**Text under study:**
● ● ● ●

The Beauties of Sleep

You know how you feel when you're short on sleep.  Awful.  

Shakespeare had it right.  Sleep not only "knits up the raveled sleeve of care," it's as necessary to life as food, water, and exercise.

The final ingredient for our minimalist, whole, and healthy lifestyle is one we too often overlook, especially in our modern over-busy, over-stressed lives.  Yet a deficiency in this area is linked to increased risk of heart disease, kidney disease, obesity, high blood pressure, diabetes, and stroke.  Lack of sleep makes us depressed, short-tempered, and less emotionally resilient.

Sleep is not the enemy of productivity.  It's not what you do when there's nothing good on TV.  It's essential.

Why "I'll sleep when I'm dead" is so destructive

1.  Without proper sleep, all your positive fooddrink, and exercise choices are useless.  

Lack of sleep interferes with the production of leptin, a hormone which controls appetite.  With increased appetite, it's easier for you to reach for comfort, convenience, and fast foods.

2.  Inadequate sleep impairs formation of long-term memories.  

While your body rests, the brain processes and consolidates information from the day so it can be recalled later.  Without adequate sleep, your ability to learn and retain new information will be impaired.  That's why kids need bedtimes too!  Lack of sleep could affect them for a lifetime.

3.  Good mental health depends on sufficient sleep.

Most of us have experienced irritability and exaggerated emotional reactions caused by lack of sleep.  But did you know that prolonged sleep loss can affect emotional development in teens, and has been linked to clinical depression and bipolar disorder?

6 steps to better sleep

Sleep comes naturally to babies and small children, but it seems we forget how to do it as we age.  In the U.S., the majority of teen and tweens are sleep-deprived,* so this is an issue that affects most of us.

* This blog is reader-supported.  When you buy through my links, I may earn a small commission.

1.  Create a bedtime.

● ● ● ●

**Required action 1:**
In the text on sleep, what hormone that controls appetite is disrupted by lack of sleep?
**Required action 2:**
Using the text on sleep, explain why inadequate sleep hurts the ability to learn and remember.
**Required action 3:**
Pick up the text on sleep after its final line and continue writing it.

**Study material:**
● ● ● ●

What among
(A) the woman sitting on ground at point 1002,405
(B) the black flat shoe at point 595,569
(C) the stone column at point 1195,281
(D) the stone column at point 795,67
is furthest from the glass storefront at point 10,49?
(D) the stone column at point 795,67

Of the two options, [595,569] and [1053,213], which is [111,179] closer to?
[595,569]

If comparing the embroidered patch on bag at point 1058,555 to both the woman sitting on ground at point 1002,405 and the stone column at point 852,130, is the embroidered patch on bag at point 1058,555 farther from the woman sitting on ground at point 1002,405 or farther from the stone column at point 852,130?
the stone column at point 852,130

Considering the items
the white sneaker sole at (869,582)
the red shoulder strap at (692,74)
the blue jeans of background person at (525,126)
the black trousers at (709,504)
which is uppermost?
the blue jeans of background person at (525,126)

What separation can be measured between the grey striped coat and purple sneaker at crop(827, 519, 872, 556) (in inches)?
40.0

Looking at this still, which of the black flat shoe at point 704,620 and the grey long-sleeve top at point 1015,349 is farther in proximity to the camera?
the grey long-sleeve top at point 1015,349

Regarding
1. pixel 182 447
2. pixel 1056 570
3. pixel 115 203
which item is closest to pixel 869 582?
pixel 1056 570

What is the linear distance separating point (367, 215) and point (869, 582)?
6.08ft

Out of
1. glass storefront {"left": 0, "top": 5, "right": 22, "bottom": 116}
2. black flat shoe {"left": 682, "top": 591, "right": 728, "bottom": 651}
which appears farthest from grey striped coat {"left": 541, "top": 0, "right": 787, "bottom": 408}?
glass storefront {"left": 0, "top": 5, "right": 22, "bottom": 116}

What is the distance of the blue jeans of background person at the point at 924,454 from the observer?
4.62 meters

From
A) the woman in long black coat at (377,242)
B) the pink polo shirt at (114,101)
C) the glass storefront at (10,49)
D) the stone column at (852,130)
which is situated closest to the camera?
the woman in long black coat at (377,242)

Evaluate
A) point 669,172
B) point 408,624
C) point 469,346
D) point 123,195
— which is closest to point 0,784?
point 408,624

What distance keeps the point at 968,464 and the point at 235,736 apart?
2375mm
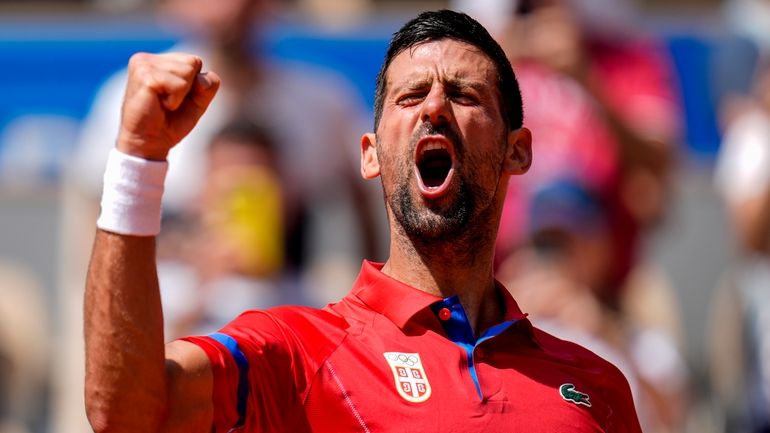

● ● ● ●

**Expected answer 1:**
Leptin.

**Expected answer 2:**
While the body rests, the brain processes and consolidates the day's information so it can be recalled later. Without adequate sleep, the ability to learn and retain new information is impaired.

**Expected answer 3:**
Adults need at least six hours of sleep every night, preferably seven or eight.  Getting less than that can lower your metabolism by 15%, meaning you'll gain pounds even without eating any more calories.  Like your mother told you – go to bed!

2.  Ditch devices.

Turn off all devices, including your phone, at least one hour before bedtime, and leave TVs and computers out of the bedroom.  Multiple studies show that LED lights in screens disturb production of the sleep hormone melatonin.  

3.  Make it dark.

Darkness is essential to sleep, as it signals the body that it is time to rest.  Light exposure at the wrong times will interfere with your body's sleep-wake cycles.  If necessary, use blackout shades or a sleep mask.

4.  Don't stew.

Honesty, understanding, and a desire to solve problems lead to quality sleep.

  • Take time in the early evening to talk through problems or areas of conflict with your spouse.  
  • Decide on the top two or three priorities for tomorrow and make a list to get those pressing tasks off your mind.
  • Keep a "worry" or prayer list so you can write about issues that trouble you.  Try to leave those concerns on the page as you get ready for sleep. 
  • Pray or meditate.

5.  Go natural.

Use a bit of lavender essential oil in a reed diffuser in your bedroom or as a pillow spray.  Lavender improves sleep by lowering blood pressure and heart rate and calming anxiety.

6.  Ease into sleep.

Transition to a great night's sleep with one or more of these activities:

  • take a warm bath or shower
  • write in a gratitude journal
  • do some yoga or stretching
  • read a printed book (all devices off!)
  • listen to relaxing music
  • cuddle with a loved one or pet

Sleep repairs your body, improves your memory, and makes every day better.  Good night!